3. Invest in experiences and memories over stuff
Another golden rule? Spending on possessions may fill your closet and pantry, but spending on intangibles fills your soul. A great live performance is the first thing I know I spend money on without regret. It makes me happy.
I still have gratitude (the kind they try to jimmy out of you at Buddhist retreats) that I caught Kathryn Hunter’s frail, broken portrayal of King Lear — 20 years before Glenda Jackson’s recent West End performance in the same role — at London’s Leicester Haymarket theater in 1997.
Add to that Siân Phillips playing Marlene Dietrich in London’s Lyric Theatre on Shaftesbury Avenue that same year, or Annie Baker’s “Circle, Mirror, Transformation” at Playwrights Horizons in 2010 about a group of adults in an acting class. And Liza Minnelli singing “New York, New York” at the Palace in 2008. She was in fine fettle. It was worth every penny and I still think about it to this day. (One significant downside: I had to chase a lot of turkeys to find those performances.)
There’s a scientific (as well as an artistic) explanation for this kind of cultural enrichment that lasts decades, perhaps even a lifetime. Ryan Howell (no relation the aforementioned Howell), an associate professor of psychology at San Francisco State University, has spent a large portion of his career studying happiness and purchases, and writes a blog on the subject for Psychology Today.
His own studies, and many others, have shown that spending money on experiences rather than stuff can lead to a more lasting happiness. Revisiting the characters in my favorite series of books, the Mapp and Lucia series by E.F. Benson, makes me happy. I get to travel back to Britain between the wars. It’s hard to grow tired of these beautiful memories.
If you really need a Cinemascope-style LED television screen and Louis Vuitton shoes, don’t let me stop you. Certain people have more difficulty being happy. An hour a week on a psychologist’s sofa might not hurt in that case and would fit into Tatzel’s point on experiences.
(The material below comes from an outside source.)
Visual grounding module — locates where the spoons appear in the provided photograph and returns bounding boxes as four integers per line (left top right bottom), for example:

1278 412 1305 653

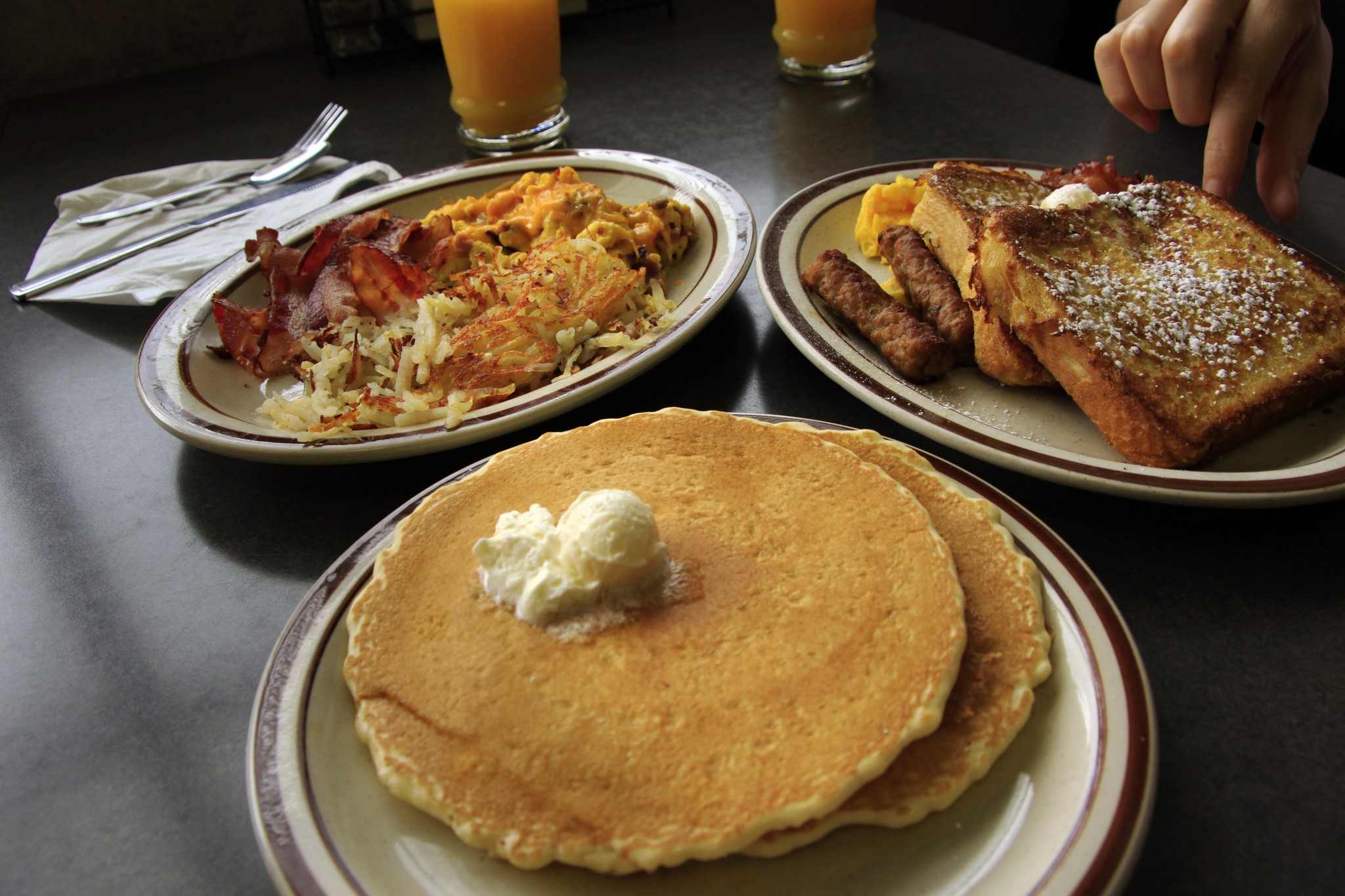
76 140 334 224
“People who had greater materialistic values were more likely to buy experiential items for extrinsic reasons, such as showing off or impressing others,” Howell and his colleagues concluded from a 2013 laboratory study of 100 people. “This suggests that materialistic individuals may not feel happiness from experiences.”
Pets, people, plays and — finally — spend your money on planes, or rather the places they can take you. When I’m on my deathbed, I will never regret the time I traveled to a distant island paradise and floated in warm sea water as if I were in a movie, or a dream. I lay in a tent in Kruger National Park in South Africa in the dead of night listening to the orchestra of sounds from the wild.
Peering into the remains of The Sarajevo Tunnel that was used to transport food to the residents during the siege during the Bosnian War reminds me never to take a civilized society free of war for granted. Check out this guy who quit his job and spent a year traveling the world. He produced a five-minute video of his trip.
Prolonged happiness can be gleaned from “experiential purchases” or “intangible experiences,” according to a recent book — “Consumption and Well-Being in the Material World” — by Miriam Tatzel, professor at the Empire State College in Nanuet, N.Y. Published in 2014, it analyzes decades of research on materialism and says dollars spent on intangible experiences such as travel leads to more happiness than splurging on tangible goods like jewelry, clothes, furniture or even the most sought-after electronic gadgets.